I've been doing some work around module loading/importing recently, writing 
some "import awareness" into the server request pipeline. I'm also doing things 
on the client side, but I'm not set up to build a browser so I'm substituting a 
DI based `injection` approach for the `import` operation. It's given me a 
different perspective on module imports, especially when working with ES 
Classes. Here are my basic thoughts.

To get to smarter imports both the client and server need  to be "import 
aware".  But I think just as importantly (and IMHO a prerequisite) is that the 
transport layer needs to directly support the concept of `import`. From the 
server side there is nothing in the message/request (e.g., in the header) that 
lets the server know the request is for an import - it just comes in as a 
Fetch. Knowing the type of request is an import up-front would allow early 
routing to "import handlers" on the server. I've suggested adding an `import` 
category to the headers  spec or extending `sec-fetch-dest` values to include 
`import` but there seems to be little interest.
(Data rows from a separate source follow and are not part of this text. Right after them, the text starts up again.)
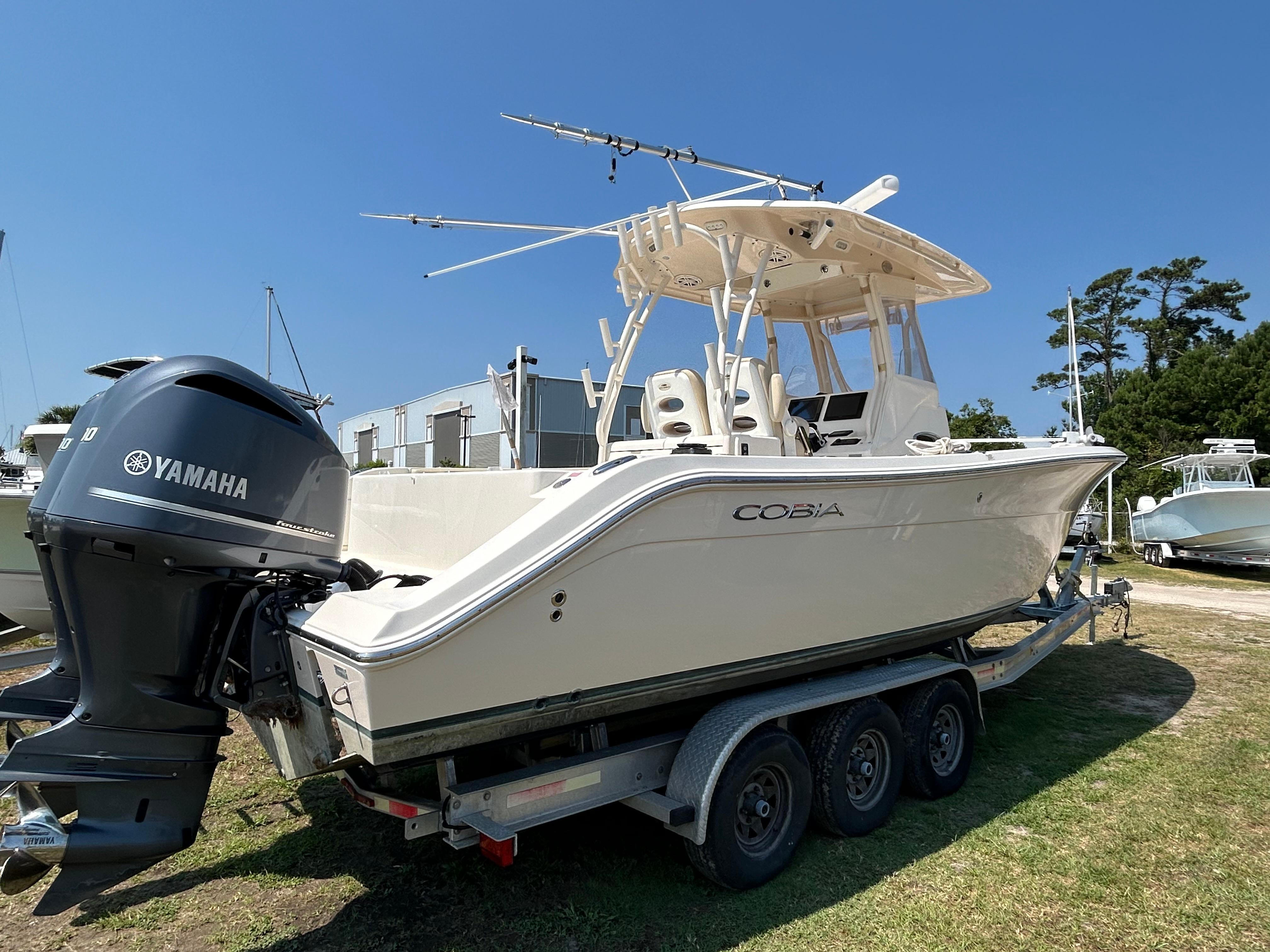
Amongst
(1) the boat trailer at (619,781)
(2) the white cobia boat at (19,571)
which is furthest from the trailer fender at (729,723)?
(2) the white cobia boat at (19,571)

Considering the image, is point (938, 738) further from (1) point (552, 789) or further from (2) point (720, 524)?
(1) point (552, 789)

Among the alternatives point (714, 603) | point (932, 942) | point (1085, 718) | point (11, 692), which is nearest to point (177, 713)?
point (11, 692)

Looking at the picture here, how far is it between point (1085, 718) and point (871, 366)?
2.97 m

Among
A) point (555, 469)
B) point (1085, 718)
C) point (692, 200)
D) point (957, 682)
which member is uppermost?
point (692, 200)

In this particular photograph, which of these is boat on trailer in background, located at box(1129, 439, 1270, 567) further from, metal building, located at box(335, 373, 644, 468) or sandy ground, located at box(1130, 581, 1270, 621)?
metal building, located at box(335, 373, 644, 468)

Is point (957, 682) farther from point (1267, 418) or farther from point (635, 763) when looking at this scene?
point (1267, 418)

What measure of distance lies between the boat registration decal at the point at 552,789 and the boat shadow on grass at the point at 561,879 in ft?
1.63

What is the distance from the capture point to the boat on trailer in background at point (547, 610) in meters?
2.40

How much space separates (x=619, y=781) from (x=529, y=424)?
15.0ft

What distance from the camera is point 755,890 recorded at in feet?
10.5

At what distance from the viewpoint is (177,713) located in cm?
251

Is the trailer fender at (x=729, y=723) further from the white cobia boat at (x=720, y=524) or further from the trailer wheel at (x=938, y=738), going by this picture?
the trailer wheel at (x=938, y=738)

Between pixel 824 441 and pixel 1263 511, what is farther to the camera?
pixel 1263 511

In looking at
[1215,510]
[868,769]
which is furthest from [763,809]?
[1215,510]
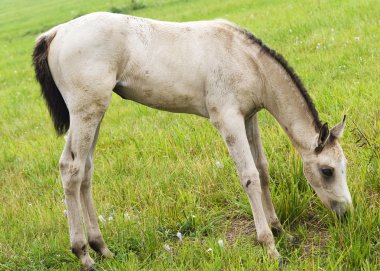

Also missing is a standard way to indicate what the client wants in the 
request. An `import` is basically a function call that uses "remote parameters" 
- the request response. 
`{a, b, c} scoped = importFrom("/url");`
In worst-case form, the client is requesting a file and hoping it contains 
"parameters" usable by the import function. I say hoping, because the server 
doesn't know to return an importable file, it's up to the client to know what 
lies in the server url topology. Once the "importer" gets the parameter file 
there is another leap of faith (especially with named imports). Even if the 
file is importable, will it produce the correct types? We should be able to let 
the server know what we want. While this is too much info for a header, there 
should be a standard form of letting the server know what the client is looking 
for beyond "whatever is at this endpoint". Once a communication protocol is 
standardized, clients and servers can implement "import awareness".

At least in my work, I've come to believe that the idea of "requesting a file 
to import" at a url address is too limiting. I really don't care where the 
items come from. Conceptually I'm thinking "give me these items" or "execute 
the import response process with these parameters", and not "give me this 
file". I almost see it as an HTTP verb -`IMPORT` lol. Anyway just my 2c.